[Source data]
--
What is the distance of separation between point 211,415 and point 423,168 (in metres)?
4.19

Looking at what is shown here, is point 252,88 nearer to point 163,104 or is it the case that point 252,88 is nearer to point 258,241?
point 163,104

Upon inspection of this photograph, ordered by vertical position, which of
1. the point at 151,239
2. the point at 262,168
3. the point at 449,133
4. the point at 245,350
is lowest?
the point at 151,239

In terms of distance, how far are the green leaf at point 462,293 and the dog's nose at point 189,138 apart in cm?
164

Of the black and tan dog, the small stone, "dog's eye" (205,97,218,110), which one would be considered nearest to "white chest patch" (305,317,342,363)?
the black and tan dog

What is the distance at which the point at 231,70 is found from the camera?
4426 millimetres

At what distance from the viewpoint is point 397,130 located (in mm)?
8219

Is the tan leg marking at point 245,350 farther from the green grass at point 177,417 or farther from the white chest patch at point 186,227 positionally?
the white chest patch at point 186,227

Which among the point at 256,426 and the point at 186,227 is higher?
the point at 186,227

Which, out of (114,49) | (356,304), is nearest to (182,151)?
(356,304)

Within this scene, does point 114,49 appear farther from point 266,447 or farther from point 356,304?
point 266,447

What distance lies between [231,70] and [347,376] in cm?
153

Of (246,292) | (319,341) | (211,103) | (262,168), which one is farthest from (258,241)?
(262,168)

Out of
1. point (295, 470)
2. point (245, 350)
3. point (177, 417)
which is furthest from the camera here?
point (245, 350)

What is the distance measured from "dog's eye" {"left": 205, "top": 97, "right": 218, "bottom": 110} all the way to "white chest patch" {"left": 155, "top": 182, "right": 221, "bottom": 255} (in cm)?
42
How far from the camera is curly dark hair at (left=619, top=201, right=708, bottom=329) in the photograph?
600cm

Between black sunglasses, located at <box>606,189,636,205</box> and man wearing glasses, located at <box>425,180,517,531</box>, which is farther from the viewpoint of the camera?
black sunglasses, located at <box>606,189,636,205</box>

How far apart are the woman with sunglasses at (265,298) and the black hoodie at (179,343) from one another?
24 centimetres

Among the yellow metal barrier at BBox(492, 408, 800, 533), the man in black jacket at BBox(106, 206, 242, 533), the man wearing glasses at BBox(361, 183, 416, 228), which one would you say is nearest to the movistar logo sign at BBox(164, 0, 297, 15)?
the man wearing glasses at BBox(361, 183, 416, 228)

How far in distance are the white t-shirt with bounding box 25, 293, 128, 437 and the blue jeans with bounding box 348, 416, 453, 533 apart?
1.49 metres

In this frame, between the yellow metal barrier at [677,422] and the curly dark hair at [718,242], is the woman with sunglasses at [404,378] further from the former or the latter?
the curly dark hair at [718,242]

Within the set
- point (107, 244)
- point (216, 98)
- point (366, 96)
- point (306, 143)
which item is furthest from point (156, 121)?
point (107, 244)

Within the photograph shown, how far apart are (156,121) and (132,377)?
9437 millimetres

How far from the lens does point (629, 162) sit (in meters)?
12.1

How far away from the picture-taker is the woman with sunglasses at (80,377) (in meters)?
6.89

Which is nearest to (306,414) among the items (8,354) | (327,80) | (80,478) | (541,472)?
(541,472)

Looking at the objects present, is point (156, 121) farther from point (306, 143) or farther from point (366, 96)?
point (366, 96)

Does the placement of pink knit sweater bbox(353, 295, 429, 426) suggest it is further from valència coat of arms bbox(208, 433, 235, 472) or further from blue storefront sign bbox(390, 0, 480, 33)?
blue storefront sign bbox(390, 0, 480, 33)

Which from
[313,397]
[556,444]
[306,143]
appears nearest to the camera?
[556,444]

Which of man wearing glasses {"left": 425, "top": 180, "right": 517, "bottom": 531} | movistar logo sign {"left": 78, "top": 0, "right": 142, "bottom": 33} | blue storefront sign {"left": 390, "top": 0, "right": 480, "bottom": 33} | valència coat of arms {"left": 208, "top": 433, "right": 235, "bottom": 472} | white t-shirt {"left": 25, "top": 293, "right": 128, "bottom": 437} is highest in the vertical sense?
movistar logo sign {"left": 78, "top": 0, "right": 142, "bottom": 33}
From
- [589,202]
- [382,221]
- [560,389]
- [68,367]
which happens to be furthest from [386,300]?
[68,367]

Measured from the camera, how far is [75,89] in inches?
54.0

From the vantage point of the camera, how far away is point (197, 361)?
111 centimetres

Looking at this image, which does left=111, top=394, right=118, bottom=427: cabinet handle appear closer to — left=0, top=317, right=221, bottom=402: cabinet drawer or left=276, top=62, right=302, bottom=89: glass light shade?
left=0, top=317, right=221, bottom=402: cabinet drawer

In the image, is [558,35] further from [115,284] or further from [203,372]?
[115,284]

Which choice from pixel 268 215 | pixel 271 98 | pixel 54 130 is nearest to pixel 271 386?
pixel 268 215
--
Short task: Rewrite the material above, replacing every "dog's eye" with "eye of the dog" and leaving everything else unchanged.

Final answer:
What is the distance of separation between point 211,415 and point 423,168 (in metres)?
4.19

Looking at what is shown here, is point 252,88 nearer to point 163,104 or is it the case that point 252,88 is nearer to point 258,241?
point 163,104

Upon inspection of this photograph, ordered by vertical position, which of
1. the point at 151,239
2. the point at 262,168
3. the point at 449,133
4. the point at 245,350
is lowest?
the point at 151,239

In terms of distance, how far are the green leaf at point 462,293 and the dog's nose at point 189,138 apart in cm?
164

Of the black and tan dog, the small stone, "eye of the dog" (205,97,218,110), which one would be considered nearest to "white chest patch" (305,317,342,363)?
the black and tan dog

What is the distance at which the point at 231,70 is found from the camera?
4426 millimetres

At what distance from the viewpoint is point 397,130 located (in mm)?
8219

Is the tan leg marking at point 245,350 farther from the green grass at point 177,417 or farther from the white chest patch at point 186,227 positionally?
the white chest patch at point 186,227

Which among the point at 256,426 and the point at 186,227 is higher?
the point at 186,227

Which, out of (114,49) | (356,304), is nearest to (182,151)?
(356,304)

Within this scene, does point 114,49 appear farther from point 266,447 or farther from point 356,304?
point 266,447

What distance lies between [231,70] and [347,376] in cm?
153

Of (246,292) | (319,341) | (211,103) | (262,168), which one is farthest from (258,241)?
(262,168)

Out of
1. point (295, 470)
2. point (245, 350)
3. point (177, 417)
which is furthest from the camera here?
point (245, 350)

What is the distance measured from "eye of the dog" {"left": 205, "top": 97, "right": 218, "bottom": 110} all the way to "white chest patch" {"left": 155, "top": 182, "right": 221, "bottom": 255} (in cm)?
42
How far from the camera is curly dark hair at (left=619, top=201, right=708, bottom=329) in the photograph?
600cm

Between black sunglasses, located at <box>606,189,636,205</box> and man wearing glasses, located at <box>425,180,517,531</box>, which is farther from the viewpoint of the camera?
black sunglasses, located at <box>606,189,636,205</box>

How far apart are the woman with sunglasses at (265,298) and the black hoodie at (179,343) from one another?
24 centimetres

Among the yellow metal barrier at BBox(492, 408, 800, 533), the man in black jacket at BBox(106, 206, 242, 533), the man wearing glasses at BBox(361, 183, 416, 228), which one would you say is nearest to the movistar logo sign at BBox(164, 0, 297, 15)?
the man wearing glasses at BBox(361, 183, 416, 228)

How far in distance are the white t-shirt with bounding box 25, 293, 128, 437 and the blue jeans with bounding box 348, 416, 453, 533 apart?
1.49 metres

In this frame, between the yellow metal barrier at [677,422] and the curly dark hair at [718,242], is the woman with sunglasses at [404,378] further from the former or the latter?
the curly dark hair at [718,242]

Within the set
- point (107, 244)
- point (216, 98)
- point (366, 96)
- point (306, 143)
which item is furthest from point (156, 121)?
point (107, 244)

Within the photograph shown, how far apart are (156,121) and (132,377)?
9437 millimetres

How far from the lens does point (629, 162) sit (in meters)?
12.1

How far away from the picture-taker is the woman with sunglasses at (80,377) (in meters)?
6.89

Which is nearest to (306,414) among the items (8,354) | (327,80) | (80,478) | (541,472)?
(541,472)

Looking at the objects present, is point (156, 121) farther from point (306, 143) or farther from point (366, 96)?
point (366, 96)

Does the placement of pink knit sweater bbox(353, 295, 429, 426) suggest it is further from valència coat of arms bbox(208, 433, 235, 472) or further from blue storefront sign bbox(390, 0, 480, 33)?
blue storefront sign bbox(390, 0, 480, 33)

Which from
[313,397]
[556,444]
[306,143]
appears nearest to the camera?
[556,444]

Which of man wearing glasses {"left": 425, "top": 180, "right": 517, "bottom": 531} | movistar logo sign {"left": 78, "top": 0, "right": 142, "bottom": 33} | blue storefront sign {"left": 390, "top": 0, "right": 480, "bottom": 33} | valència coat of arms {"left": 208, "top": 433, "right": 235, "bottom": 472} | white t-shirt {"left": 25, "top": 293, "right": 128, "bottom": 437} is highest in the vertical sense?
movistar logo sign {"left": 78, "top": 0, "right": 142, "bottom": 33}
From
- [589,202]
- [382,221]
- [560,389]
- [68,367]
which happens to be furthest from [386,300]?
[68,367]

Measured from the camera, how far is [75,89] in inches?
54.0

From the vantage point of the camera, how far away is point (197, 361)?
111 centimetres

Looking at this image, which does left=111, top=394, right=118, bottom=427: cabinet handle appear closer to — left=0, top=317, right=221, bottom=402: cabinet drawer or left=276, top=62, right=302, bottom=89: glass light shade?
left=0, top=317, right=221, bottom=402: cabinet drawer

In the image, is [558,35] further from [115,284] or further from [203,372]?
[115,284]

Which choice from pixel 268 215 | pixel 271 98 | pixel 54 130 is nearest to pixel 271 386?
pixel 268 215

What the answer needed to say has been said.